Spatial question listing:
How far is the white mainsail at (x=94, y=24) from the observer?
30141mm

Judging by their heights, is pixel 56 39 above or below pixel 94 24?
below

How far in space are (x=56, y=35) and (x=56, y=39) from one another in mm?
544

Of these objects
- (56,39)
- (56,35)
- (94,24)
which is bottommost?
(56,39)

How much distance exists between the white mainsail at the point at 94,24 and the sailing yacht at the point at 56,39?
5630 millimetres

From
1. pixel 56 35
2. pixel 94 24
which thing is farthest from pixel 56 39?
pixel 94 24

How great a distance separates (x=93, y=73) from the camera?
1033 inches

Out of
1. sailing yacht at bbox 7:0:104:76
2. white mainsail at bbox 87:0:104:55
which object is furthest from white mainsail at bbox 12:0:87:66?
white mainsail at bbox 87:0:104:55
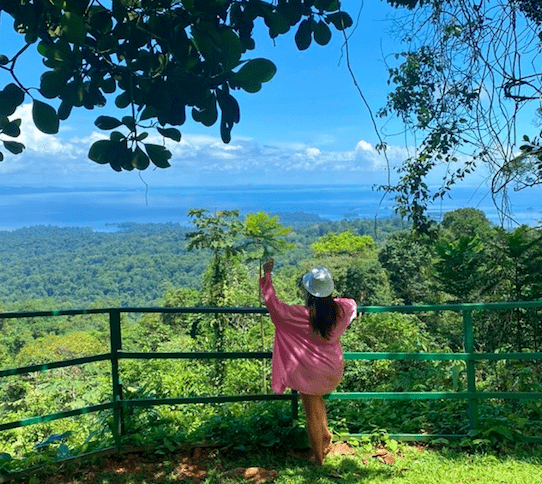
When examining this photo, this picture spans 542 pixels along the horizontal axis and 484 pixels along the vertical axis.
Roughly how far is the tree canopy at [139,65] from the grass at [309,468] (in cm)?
217

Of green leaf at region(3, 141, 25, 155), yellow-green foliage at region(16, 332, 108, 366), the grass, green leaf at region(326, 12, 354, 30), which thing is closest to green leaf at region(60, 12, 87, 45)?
green leaf at region(3, 141, 25, 155)

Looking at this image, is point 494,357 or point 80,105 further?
point 494,357

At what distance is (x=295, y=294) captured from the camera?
21234mm

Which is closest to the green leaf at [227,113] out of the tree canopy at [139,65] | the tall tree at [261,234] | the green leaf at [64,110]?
the tree canopy at [139,65]

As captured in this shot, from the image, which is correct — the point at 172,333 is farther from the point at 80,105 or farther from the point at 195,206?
the point at 80,105

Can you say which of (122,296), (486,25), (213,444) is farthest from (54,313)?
(122,296)

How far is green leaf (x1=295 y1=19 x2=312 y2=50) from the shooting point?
8.26 feet

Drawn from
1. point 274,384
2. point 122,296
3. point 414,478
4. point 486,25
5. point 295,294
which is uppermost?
point 486,25

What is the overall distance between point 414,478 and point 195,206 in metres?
14.8

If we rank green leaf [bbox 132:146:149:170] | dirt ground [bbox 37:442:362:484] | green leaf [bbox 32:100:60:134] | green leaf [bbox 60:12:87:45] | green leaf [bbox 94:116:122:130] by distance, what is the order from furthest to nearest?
dirt ground [bbox 37:442:362:484] → green leaf [bbox 132:146:149:170] → green leaf [bbox 94:116:122:130] → green leaf [bbox 32:100:60:134] → green leaf [bbox 60:12:87:45]

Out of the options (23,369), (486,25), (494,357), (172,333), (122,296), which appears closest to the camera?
(23,369)

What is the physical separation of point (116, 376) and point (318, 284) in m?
1.48

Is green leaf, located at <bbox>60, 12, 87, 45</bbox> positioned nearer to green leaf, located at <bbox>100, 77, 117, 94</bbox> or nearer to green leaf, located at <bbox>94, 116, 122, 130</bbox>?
green leaf, located at <bbox>94, 116, 122, 130</bbox>

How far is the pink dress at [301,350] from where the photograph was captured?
3.36 m
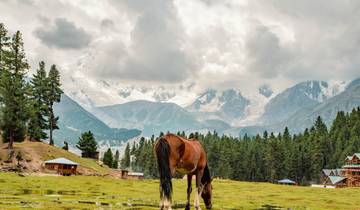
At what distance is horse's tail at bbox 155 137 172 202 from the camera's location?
20891mm

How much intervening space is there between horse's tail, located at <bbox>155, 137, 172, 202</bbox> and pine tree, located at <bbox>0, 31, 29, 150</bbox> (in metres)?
82.1

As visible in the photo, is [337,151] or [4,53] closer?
[4,53]

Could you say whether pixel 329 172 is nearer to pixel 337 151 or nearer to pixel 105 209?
pixel 337 151

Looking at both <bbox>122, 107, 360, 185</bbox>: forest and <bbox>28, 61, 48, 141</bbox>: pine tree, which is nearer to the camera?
<bbox>28, 61, 48, 141</bbox>: pine tree

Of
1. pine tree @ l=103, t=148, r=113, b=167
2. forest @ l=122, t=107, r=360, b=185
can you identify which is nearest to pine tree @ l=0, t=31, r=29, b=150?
pine tree @ l=103, t=148, r=113, b=167

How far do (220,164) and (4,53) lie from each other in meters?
108

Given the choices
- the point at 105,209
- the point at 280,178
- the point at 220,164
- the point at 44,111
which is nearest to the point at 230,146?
the point at 220,164

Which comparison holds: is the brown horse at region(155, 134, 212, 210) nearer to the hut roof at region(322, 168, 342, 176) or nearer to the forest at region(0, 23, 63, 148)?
the forest at region(0, 23, 63, 148)

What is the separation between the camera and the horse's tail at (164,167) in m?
20.9

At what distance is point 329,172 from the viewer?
162750 millimetres

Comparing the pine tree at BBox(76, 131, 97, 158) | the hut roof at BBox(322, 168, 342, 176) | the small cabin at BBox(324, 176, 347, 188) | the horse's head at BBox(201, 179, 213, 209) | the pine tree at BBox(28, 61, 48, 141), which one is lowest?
the small cabin at BBox(324, 176, 347, 188)

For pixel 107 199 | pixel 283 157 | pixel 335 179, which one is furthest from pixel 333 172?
pixel 107 199

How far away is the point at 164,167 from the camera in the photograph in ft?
69.8

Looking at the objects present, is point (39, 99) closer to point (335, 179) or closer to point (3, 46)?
point (3, 46)
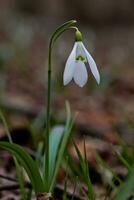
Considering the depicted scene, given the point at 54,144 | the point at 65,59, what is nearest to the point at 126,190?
the point at 54,144

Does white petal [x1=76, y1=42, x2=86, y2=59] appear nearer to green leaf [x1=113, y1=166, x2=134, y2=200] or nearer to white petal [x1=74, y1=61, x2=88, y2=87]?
white petal [x1=74, y1=61, x2=88, y2=87]

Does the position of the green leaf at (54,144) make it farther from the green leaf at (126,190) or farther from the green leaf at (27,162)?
the green leaf at (126,190)

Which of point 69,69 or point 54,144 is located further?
point 54,144

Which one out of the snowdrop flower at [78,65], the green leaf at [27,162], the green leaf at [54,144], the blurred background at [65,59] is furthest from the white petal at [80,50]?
the blurred background at [65,59]

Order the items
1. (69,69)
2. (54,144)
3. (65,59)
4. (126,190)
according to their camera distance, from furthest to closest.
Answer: (65,59) < (54,144) < (69,69) < (126,190)

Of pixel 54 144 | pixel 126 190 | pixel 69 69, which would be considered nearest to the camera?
pixel 126 190

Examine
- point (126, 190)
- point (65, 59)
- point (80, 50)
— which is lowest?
point (126, 190)

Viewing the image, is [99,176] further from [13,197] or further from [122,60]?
[122,60]

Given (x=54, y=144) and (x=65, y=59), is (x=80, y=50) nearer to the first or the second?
(x=54, y=144)
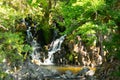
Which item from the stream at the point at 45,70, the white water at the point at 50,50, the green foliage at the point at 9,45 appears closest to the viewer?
the green foliage at the point at 9,45

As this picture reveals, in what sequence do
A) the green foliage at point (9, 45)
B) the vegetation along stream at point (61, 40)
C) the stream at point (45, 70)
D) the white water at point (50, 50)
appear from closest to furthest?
the green foliage at point (9, 45) < the vegetation along stream at point (61, 40) < the stream at point (45, 70) < the white water at point (50, 50)

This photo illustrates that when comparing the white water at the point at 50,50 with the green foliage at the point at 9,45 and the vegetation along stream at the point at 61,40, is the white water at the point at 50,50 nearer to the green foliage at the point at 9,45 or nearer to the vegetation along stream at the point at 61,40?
the vegetation along stream at the point at 61,40

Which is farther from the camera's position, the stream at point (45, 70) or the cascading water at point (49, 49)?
the cascading water at point (49, 49)

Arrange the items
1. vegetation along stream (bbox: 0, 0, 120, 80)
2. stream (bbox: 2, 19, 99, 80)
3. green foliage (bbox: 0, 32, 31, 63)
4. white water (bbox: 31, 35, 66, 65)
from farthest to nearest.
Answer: white water (bbox: 31, 35, 66, 65)
stream (bbox: 2, 19, 99, 80)
vegetation along stream (bbox: 0, 0, 120, 80)
green foliage (bbox: 0, 32, 31, 63)

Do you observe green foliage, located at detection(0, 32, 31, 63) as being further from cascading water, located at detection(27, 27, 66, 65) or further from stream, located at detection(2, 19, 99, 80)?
cascading water, located at detection(27, 27, 66, 65)

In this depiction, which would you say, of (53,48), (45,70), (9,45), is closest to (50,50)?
(53,48)

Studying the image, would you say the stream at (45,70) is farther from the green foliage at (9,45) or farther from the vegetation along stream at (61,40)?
the green foliage at (9,45)

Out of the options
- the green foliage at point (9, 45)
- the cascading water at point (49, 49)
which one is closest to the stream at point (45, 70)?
the cascading water at point (49, 49)

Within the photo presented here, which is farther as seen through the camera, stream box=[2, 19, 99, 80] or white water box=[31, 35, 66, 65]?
white water box=[31, 35, 66, 65]

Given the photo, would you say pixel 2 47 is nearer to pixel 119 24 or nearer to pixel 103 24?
pixel 103 24

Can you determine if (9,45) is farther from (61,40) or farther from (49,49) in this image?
(61,40)

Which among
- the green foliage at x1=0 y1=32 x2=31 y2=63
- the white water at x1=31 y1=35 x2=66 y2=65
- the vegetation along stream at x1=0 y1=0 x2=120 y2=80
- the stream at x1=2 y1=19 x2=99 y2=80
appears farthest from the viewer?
the white water at x1=31 y1=35 x2=66 y2=65

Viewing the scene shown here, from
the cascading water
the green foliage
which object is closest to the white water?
the cascading water

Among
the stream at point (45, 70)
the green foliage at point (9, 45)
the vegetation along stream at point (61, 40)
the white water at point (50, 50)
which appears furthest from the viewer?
the white water at point (50, 50)
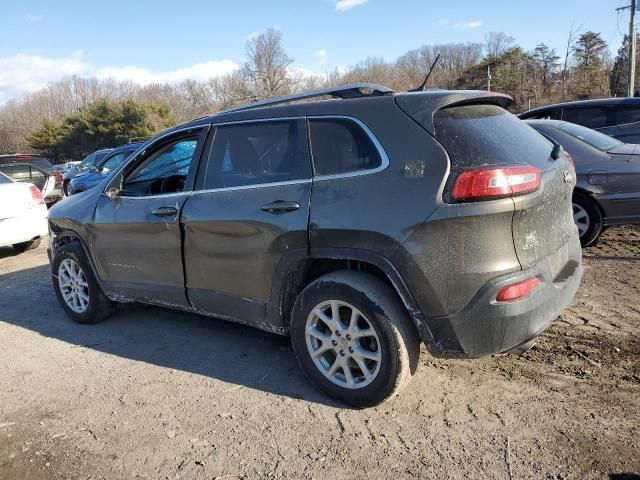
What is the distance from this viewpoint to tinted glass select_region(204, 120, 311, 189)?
3.27 meters

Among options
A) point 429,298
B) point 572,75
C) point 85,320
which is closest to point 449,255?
point 429,298

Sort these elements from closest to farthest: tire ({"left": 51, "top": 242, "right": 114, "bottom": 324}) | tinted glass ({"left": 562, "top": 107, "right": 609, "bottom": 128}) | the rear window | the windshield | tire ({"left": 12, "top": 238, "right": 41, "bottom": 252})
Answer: the rear window → tire ({"left": 51, "top": 242, "right": 114, "bottom": 324}) → the windshield → tinted glass ({"left": 562, "top": 107, "right": 609, "bottom": 128}) → tire ({"left": 12, "top": 238, "right": 41, "bottom": 252})

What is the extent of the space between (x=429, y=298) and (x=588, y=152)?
4163 millimetres

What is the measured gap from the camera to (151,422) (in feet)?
10.2

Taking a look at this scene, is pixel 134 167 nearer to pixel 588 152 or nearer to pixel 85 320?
pixel 85 320

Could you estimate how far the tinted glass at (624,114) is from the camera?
7.83m

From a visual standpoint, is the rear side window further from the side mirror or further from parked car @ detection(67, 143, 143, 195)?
parked car @ detection(67, 143, 143, 195)

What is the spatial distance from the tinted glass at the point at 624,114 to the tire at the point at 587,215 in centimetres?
300

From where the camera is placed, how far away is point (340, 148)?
3.08 m

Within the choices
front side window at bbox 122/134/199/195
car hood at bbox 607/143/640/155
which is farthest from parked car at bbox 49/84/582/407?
car hood at bbox 607/143/640/155

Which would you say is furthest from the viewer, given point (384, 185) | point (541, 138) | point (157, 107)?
point (157, 107)

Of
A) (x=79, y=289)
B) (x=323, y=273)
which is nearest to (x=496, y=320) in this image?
(x=323, y=273)

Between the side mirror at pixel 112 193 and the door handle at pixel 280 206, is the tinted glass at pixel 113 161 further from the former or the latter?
the door handle at pixel 280 206

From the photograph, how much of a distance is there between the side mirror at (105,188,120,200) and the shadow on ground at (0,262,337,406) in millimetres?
1207
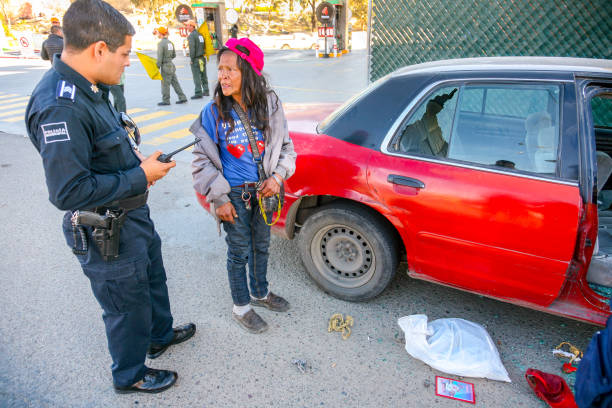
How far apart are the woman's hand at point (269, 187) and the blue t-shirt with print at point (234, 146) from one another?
10 centimetres

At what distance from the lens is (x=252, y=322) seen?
2803mm

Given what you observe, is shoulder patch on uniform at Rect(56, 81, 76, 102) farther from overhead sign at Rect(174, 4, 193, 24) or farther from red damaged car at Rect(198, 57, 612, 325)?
overhead sign at Rect(174, 4, 193, 24)

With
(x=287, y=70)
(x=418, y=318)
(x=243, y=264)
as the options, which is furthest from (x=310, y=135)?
(x=287, y=70)

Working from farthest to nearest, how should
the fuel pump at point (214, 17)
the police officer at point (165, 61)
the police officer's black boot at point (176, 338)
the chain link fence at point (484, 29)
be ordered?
the fuel pump at point (214, 17) < the police officer at point (165, 61) < the chain link fence at point (484, 29) < the police officer's black boot at point (176, 338)

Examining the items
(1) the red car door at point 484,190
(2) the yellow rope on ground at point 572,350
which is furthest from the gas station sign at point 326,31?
(2) the yellow rope on ground at point 572,350

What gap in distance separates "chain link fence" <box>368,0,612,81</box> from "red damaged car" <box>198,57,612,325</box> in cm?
328

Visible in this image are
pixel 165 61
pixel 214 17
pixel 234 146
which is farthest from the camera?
pixel 214 17

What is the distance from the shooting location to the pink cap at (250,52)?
7.56ft

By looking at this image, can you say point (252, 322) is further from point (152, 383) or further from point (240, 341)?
point (152, 383)

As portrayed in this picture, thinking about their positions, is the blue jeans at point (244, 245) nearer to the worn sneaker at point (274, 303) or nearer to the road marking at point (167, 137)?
the worn sneaker at point (274, 303)

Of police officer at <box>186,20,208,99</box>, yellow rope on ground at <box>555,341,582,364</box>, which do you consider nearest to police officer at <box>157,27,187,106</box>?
police officer at <box>186,20,208,99</box>

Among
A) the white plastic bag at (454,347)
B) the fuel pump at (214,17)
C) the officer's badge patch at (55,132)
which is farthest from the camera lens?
the fuel pump at (214,17)

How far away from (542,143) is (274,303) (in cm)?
205

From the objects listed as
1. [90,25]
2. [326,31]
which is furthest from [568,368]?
[326,31]
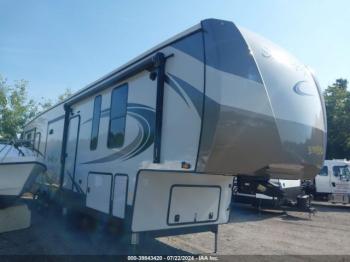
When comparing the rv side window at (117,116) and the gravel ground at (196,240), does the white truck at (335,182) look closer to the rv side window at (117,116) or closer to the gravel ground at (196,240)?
the gravel ground at (196,240)

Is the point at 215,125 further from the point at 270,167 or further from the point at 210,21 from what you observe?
the point at 210,21

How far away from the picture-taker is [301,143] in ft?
15.5

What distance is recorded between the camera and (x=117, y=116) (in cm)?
630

Prompt: Please rewrite the listing from the line with "How far away from (542,143)" through the end of the listing, putting "photographer" in place of "picture-taker" and changing nothing else. Leave the pictures out of your answer.

Solution to this task:
How far away from (542,143) is (274,303) (in cm)?
205

From the objects listed as
1. [90,25]
2. [326,31]
which is furthest from [568,368]?
[326,31]
When comparing the rv side window at (117,116) and the gravel ground at (196,240), does the white truck at (335,182) look closer to the rv side window at (117,116) or closer to the gravel ground at (196,240)?
the gravel ground at (196,240)

Is the point at 215,125 further from the point at 270,167 or further from the point at 210,21 from what you observe?
the point at 210,21

How far away from the photographer is [301,143] in ft?
15.5

What distance is recorded between the camera and (x=117, y=116) (in cm)?
630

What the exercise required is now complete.